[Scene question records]

= = =

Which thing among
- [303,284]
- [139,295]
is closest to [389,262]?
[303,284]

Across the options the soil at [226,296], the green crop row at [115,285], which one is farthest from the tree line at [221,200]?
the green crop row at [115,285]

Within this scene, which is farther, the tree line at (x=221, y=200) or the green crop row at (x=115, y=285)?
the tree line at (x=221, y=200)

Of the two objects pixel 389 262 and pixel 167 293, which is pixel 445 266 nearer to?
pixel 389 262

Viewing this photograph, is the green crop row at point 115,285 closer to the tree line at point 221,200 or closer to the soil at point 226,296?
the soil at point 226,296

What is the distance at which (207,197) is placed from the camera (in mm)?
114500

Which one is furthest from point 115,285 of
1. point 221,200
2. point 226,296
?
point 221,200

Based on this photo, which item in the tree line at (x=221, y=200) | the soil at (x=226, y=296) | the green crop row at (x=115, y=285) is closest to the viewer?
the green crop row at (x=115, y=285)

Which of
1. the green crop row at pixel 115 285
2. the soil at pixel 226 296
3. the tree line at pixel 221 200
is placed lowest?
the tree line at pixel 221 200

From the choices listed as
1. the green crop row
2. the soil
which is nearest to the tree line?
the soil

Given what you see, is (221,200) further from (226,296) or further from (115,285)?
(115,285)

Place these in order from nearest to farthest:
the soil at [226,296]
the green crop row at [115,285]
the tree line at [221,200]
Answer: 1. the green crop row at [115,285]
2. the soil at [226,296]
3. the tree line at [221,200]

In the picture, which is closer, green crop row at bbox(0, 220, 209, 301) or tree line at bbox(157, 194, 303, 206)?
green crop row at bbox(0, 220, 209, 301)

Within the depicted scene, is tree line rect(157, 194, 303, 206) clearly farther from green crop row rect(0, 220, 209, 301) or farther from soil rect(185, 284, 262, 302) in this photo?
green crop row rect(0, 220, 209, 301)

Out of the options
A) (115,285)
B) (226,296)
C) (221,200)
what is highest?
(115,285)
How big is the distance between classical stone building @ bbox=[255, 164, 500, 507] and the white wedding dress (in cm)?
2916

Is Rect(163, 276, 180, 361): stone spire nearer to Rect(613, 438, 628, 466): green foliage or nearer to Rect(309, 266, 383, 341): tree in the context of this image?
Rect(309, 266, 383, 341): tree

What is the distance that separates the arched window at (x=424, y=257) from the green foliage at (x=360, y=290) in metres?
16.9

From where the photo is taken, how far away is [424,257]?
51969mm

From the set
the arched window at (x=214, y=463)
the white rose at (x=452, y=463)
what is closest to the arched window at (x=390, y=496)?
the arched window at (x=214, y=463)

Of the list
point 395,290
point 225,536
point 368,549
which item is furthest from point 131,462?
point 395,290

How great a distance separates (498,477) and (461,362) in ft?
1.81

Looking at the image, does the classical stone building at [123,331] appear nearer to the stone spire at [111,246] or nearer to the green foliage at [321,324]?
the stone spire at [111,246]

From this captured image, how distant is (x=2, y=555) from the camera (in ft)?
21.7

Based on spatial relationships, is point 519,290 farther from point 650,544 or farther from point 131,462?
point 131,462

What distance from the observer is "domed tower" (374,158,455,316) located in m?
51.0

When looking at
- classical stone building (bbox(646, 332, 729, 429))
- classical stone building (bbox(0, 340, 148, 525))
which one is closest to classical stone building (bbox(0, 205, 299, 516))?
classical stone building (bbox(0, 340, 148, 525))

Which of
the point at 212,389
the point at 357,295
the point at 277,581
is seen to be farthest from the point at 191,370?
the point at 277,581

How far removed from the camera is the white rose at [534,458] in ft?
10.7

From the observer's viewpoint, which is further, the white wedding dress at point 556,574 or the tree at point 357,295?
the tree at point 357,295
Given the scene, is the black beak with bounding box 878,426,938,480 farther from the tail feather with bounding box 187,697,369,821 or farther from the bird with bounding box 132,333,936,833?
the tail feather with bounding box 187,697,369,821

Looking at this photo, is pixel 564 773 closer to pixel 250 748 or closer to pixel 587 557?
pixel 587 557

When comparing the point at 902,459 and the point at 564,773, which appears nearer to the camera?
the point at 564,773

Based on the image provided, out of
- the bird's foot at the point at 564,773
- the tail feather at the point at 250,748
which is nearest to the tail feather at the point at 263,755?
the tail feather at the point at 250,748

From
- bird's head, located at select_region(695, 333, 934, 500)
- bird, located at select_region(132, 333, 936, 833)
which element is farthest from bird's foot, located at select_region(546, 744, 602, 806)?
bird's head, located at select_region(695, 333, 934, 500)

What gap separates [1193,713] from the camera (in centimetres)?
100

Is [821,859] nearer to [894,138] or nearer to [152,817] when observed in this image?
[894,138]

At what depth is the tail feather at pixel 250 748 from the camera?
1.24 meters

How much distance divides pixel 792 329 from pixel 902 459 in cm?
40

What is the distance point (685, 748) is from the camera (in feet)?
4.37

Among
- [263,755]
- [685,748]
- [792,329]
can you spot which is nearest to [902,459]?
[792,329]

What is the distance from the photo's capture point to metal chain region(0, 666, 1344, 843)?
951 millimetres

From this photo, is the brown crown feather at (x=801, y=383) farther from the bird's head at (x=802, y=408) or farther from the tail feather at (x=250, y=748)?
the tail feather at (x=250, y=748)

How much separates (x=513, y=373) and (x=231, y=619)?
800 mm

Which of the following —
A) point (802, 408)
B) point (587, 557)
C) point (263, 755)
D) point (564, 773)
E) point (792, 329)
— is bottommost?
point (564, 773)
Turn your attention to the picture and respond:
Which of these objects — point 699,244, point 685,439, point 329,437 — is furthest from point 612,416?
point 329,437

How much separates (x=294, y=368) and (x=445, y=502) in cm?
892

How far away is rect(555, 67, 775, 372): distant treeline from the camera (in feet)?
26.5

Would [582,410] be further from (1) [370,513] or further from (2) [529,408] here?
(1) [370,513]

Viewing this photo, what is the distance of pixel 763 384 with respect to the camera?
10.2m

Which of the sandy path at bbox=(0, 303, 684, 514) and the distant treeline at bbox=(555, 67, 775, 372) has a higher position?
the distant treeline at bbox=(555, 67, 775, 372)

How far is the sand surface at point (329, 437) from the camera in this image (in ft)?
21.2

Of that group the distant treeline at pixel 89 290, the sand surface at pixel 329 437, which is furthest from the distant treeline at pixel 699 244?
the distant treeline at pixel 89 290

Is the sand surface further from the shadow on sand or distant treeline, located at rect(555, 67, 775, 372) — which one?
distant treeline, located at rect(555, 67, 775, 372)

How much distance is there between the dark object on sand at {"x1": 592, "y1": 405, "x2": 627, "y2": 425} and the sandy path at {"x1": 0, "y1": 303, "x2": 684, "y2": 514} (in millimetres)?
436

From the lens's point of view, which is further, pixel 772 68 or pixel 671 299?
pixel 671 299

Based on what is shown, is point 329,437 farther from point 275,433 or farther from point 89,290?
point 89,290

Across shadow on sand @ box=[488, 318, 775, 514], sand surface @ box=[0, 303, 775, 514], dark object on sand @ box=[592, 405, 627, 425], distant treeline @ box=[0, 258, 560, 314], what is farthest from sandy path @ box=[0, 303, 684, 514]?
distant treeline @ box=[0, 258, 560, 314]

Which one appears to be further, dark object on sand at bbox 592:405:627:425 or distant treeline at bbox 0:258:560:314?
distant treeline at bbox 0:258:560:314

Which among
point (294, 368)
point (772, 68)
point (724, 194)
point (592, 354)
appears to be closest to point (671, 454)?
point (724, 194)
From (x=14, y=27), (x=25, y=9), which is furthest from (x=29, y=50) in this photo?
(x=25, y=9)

= = =

Task prompt: Repeat, exactly and only, the lines above from the one containing "Is the sand surface further" through the end of the material.

Response:
Is the sand surface further from the shadow on sand or distant treeline, located at rect(555, 67, 775, 372) — which one?
distant treeline, located at rect(555, 67, 775, 372)

How much distance is there between the dark object on sand at {"x1": 592, "y1": 405, "x2": 627, "y2": 425} and the sandy path at {"x1": 0, "y1": 303, "x2": 684, "y2": 514} (in millimetres)?
436

From the lens's point of view, which is further, pixel 772 68 or pixel 671 299?
pixel 671 299

Based on what is shown, is point 329,437 farther from point 275,433 or farther from point 89,290?
point 89,290

Across shadow on sand @ box=[488, 318, 775, 514], sand surface @ box=[0, 303, 775, 514], dark object on sand @ box=[592, 405, 627, 425], distant treeline @ box=[0, 258, 560, 314], what is farthest from sandy path @ box=[0, 303, 684, 514]?
distant treeline @ box=[0, 258, 560, 314]

Which one appears to be further, dark object on sand at bbox 592:405:627:425 or distant treeline at bbox 0:258:560:314?
distant treeline at bbox 0:258:560:314

Which among
point (294, 368)
point (772, 68)
point (724, 194)
point (592, 354)
appears to be closest to point (671, 454)?
point (724, 194)
From (x=14, y=27), (x=25, y=9), which is furthest from (x=29, y=50) in this photo?
(x=25, y=9)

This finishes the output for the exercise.